**YOUR ASSIGNMENT**
Within the entries below, find the portion that opens with the line containing "Dink Smallwood HD 1.6.0" and closes with the line containing "V30+ V30 滿版9H鋼化玻璃貼保護膜". Retype that portion exactly and only.

**ENTRIES SHOWN**
↓

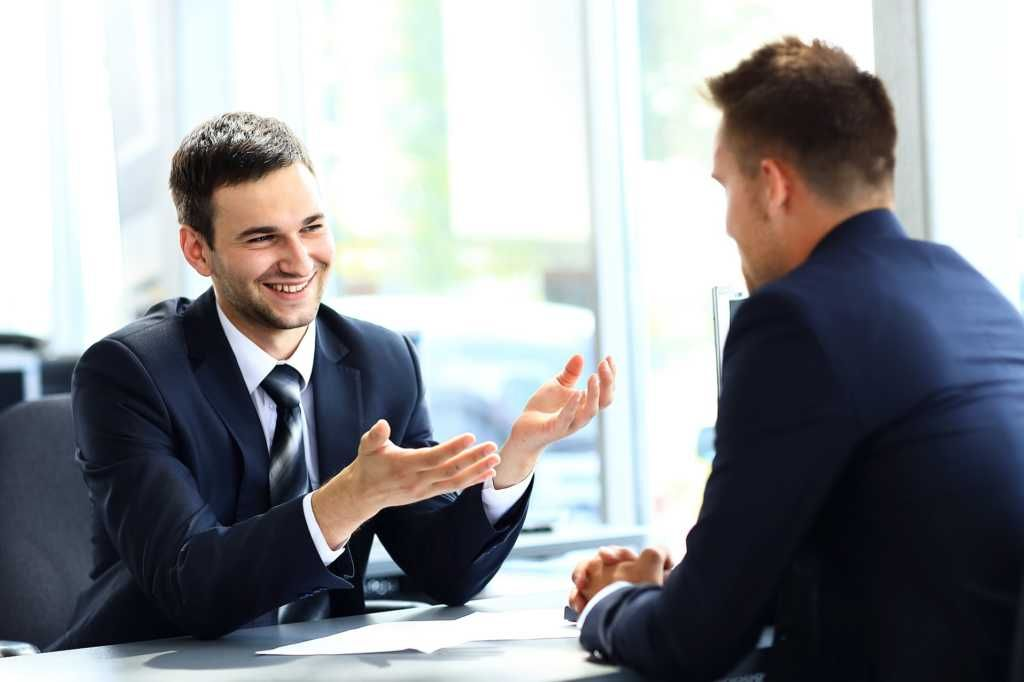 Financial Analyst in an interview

↑
↓

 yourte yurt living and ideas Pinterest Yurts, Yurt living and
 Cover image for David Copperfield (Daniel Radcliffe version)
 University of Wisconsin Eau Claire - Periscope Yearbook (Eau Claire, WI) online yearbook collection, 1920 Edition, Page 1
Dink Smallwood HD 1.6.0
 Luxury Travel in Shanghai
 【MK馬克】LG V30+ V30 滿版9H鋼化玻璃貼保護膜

↑
↓

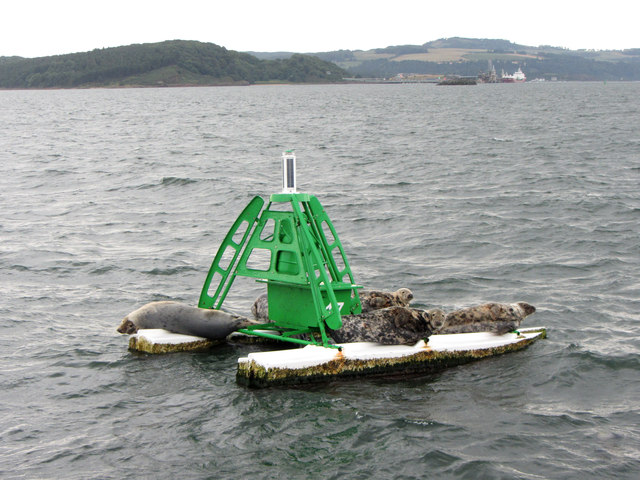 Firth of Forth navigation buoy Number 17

↑

**WRITTEN RESPONSE**
Dink Smallwood HD 1.6.0
 Luxury Travel in Shanghai
 【MK馬克】LG V30+ V30 滿版9H鋼化玻璃貼保護膜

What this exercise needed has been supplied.